[Start Excerpt to read]
I met old friends for a virgin Mojito after a visit to the Red Museum, saw the creation of Yugoslavia and the disintegration. Learned why the new port area is this new and how disintegration claims many victims, of lives, families, time etched into buildings and fabric ripped apart in violent fragmentation. Amongst this the clear love and pride for achievements made and the power of people to shape and reshape their spaces, envious of the peoples and their power, and angered by deception and cruelty. Histories familiar to all our worlds but more clearly felt when at a short distance and one step away.
[End Excerpt to read]
[Start Recorded data]
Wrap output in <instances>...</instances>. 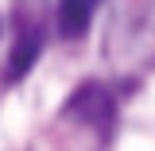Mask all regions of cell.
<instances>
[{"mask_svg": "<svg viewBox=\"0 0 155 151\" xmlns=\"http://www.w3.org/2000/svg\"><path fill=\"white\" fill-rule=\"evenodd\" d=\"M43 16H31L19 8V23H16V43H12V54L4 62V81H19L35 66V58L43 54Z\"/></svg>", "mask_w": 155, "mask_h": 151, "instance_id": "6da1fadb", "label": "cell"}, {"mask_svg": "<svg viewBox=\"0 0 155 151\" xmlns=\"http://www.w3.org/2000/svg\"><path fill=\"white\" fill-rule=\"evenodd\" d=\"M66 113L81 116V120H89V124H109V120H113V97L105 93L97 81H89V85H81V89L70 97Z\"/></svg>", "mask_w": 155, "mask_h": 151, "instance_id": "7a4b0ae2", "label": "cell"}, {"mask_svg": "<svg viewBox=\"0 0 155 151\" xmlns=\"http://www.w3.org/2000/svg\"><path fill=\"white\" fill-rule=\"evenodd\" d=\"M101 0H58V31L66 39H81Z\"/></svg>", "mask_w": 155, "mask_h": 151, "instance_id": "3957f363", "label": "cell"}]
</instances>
[End Recorded data]
Set of tasks =>
(A) Duplicate the Red Museum passage from "I met old friends" to "one step away.".
(B) In the Red Museum passage, what drink did the writer have with old friends?

Answers to the tasks =>
(A)
I met old friends for a virgin Mojito after a visit to the Red Museum, saw the creation of Yugoslavia and the disintegration. Learned why the new port area is this new and how disintegration claims many victims, of lives, families, time etched into buildings and fabric ripped apart in violent fragmentation. Amongst this the clear love and pride for achievements made and the power of people to shape and reshape their spaces, envious of the peoples and their power, and angered by deception and cruelty. Histories familiar to all our worlds but more clearly felt when at a short distance and one step away.

(B) A virgin Mojito.